Chat Leaks Rock Pentagon, Trump Responds After Ex-Official's "Meltdown" Op-Ed
US President Donald Trump defended his Defence Secretary, Pete Hegseth, following reports of the Pentagon chief disclosing sensitive military information in a second Signal chatroom with his family members and other staffers. Echoing the President's remarks, the White House also rallied behind Hegseth and tried to divert attention away from the national security implications of the alleged leak.
Trump's comments came after a former top Pentagon spokesperson slammed the US's top military official's leadership of the Department of Defence.
Trump said Hegseth was "doing a great job" despite what appear to be attacks from "disgruntled employees".
"I guess it sounds like disgruntled employees...You know, he was put there to get rid of a lot of bad people, and that's what he's doing. So you don't always have friends when you do that," Trump told reporters at the annual Easter egg roll event at the White House on Monday.
"Ask the Houthis much dysfunction there is," he added, referring to the military's attacks on Houthi militants in Yemen.
Echoing Trump's remarks, the White House also tried to frame the controversy as a bureaucratic battle between Hegseth and the disgruntled Pentagon workforce.
"This is what happens when the entire Pentagon is working against you and working against the monumental change that you are trying to implement," White House Press Secretary Karoline Leavitt said.
Without going as far as denying the existence of a second Signal chat, Hegseth himself blamed "disgruntled former employees" and the media for trying to ruin his reputation.

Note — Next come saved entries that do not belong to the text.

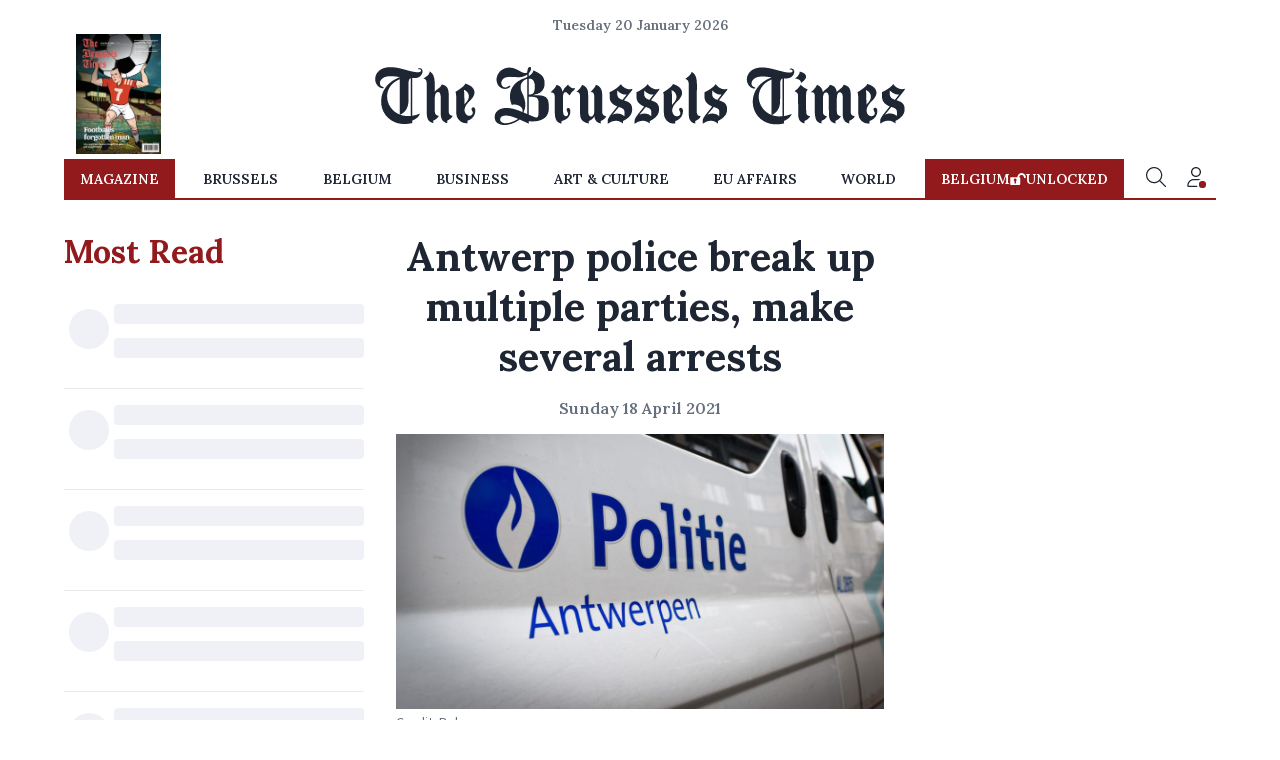

--- FILE ---
content_type: application/javascript; charset=utf-8
request_url: https://fundingchoicesmessages.google.com/f/AGSKWxVByiGWdevgDq67TrUhtNcSKmkPgc6KDInvB17-1ERMcvXFwB6UJGKJTleFkzh6srTUwVXepcDCoBN_728_URtkmr-gQmCSgJU1yaL7DG737Nq0tj-mpXzCpnVyneTUwTPRHFZsiw==?fccs=W251bGwsbnVsbCxudWxsLG51bGwsbnVsbCxudWxsLFsxNzY4ODc2MDIzLDE0NTAwMDAwMF0sbnVsbCxudWxsLG51bGwsW251bGwsWzcsOSw2XSxudWxsLDIsbnVsbCwiZW4iLG51bGwsbnVsbCxudWxsLG51bGwsbnVsbCwxXSwiaHR0cHM6Ly93d3cuYnJ1c3NlbHN0aW1lcy5jb20vMTY1NDYxL2FudHdlcnAtcG9saWNlLWJyZWFrLXVwLW11bHRpcGxlLXBhcnRpZXMtbWFrZS1zZXZlcmFsLWFycmVzdHMiLG51bGwsW1s4LCJNOWxrelVhWkRzZyJdLFs5LCJlbi1VUyJdLFsxOSwiMiJdLFsxNywiWzBdIl0sWzI0LCIiXSxbMjksImZhbHNlIl1dXQ
body_size: 216
content:
if (typeof __googlefc.fcKernelManager.run === 'function') {"use strict";this.default_ContributorServingResponseClientJs=this.default_ContributorServingResponseClientJs||{};(function(_){var window=this;
try{
var np=function(a){this.A=_.t(a)};_.u(np,_.J);var op=function(a){this.A=_.t(a)};_.u(op,_.J);op.prototype.getWhitelistStatus=function(){return _.F(this,2)};var pp=function(a){this.A=_.t(a)};_.u(pp,_.J);var qp=_.Zc(pp),rp=function(a,b,c){this.B=a;this.j=_.A(b,np,1);this.l=_.A(b,_.Nk,3);this.F=_.A(b,op,4);a=this.B.location.hostname;this.D=_.Dg(this.j,2)&&_.O(this.j,2)!==""?_.O(this.j,2):a;a=new _.Og(_.Ok(this.l));this.C=new _.bh(_.q.document,this.D,a);this.console=null;this.o=new _.jp(this.B,c,a)};
rp.prototype.run=function(){if(_.O(this.j,3)){var a=this.C,b=_.O(this.j,3),c=_.dh(a),d=new _.Ug;b=_.fg(d,1,b);c=_.C(c,1,b);_.hh(a,c)}else _.eh(this.C,"FCNEC");_.lp(this.o,_.A(this.l,_.Ae,1),this.l.getDefaultConsentRevocationText(),this.l.getDefaultConsentRevocationCloseText(),this.l.getDefaultConsentRevocationAttestationText(),this.D);_.mp(this.o,_.F(this.F,1),this.F.getWhitelistStatus());var e;a=(e=this.B.googlefc)==null?void 0:e.__executeManualDeployment;a!==void 0&&typeof a==="function"&&_.Qo(this.o.G,
"manualDeploymentApi")};var sp=function(){};sp.prototype.run=function(a,b,c){var d;return _.v(function(e){d=qp(b);(new rp(a,d,c)).run();return e.return({})})};_.Rk(7,new sp);
}catch(e){_._DumpException(e)}
}).call(this,this.default_ContributorServingResponseClientJs);
// Google Inc.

"What a big surprise that a few leakers get fired and suddenly a bunch of hit pieces come out from the same media that peddled the Russia hoax...This is what the media does. They take anonymous sources from disgruntled former employees, and then they try to slash and burn people and ruin their reputations," Hegseth said at the same event.
This came after John Ullyot, who resigned last week after serving briefly as Pentagon spokesman, said in an opinion piece published by Politico on Sunday that the Defence Department has been overwhelmed by "staff drama" in the initial months of the second Trump administration.
Calling the situation a "full-blown meltdown", Ullyot wrote that it could cost Hegseth his job as Defence Secretary.
"It's been a month of total chaos at the Pentagon. From leaks of sensitive operational plans to mass firings, the dysfunction is now a major distraction for the president, who deserves better from his senior leadership," Ullyot wrote.
Forty-four-year-old former Fox News host and National Guard officer, Hegseth, has a combat record but limited management experience. The Pentagon chief was already under scrutiny for sharing confidential information in a Signal chat group detailing an imminent attack against the Houthis. The group included top Trump administration officials as well as The Atlantic journalist Jeffrey Goldberg, who was mistakenly added to the group chat.
Now, reports have emerged about Hegseth sharing similar information about the pending strikes in Yemen on a chat group that included his wife and brother.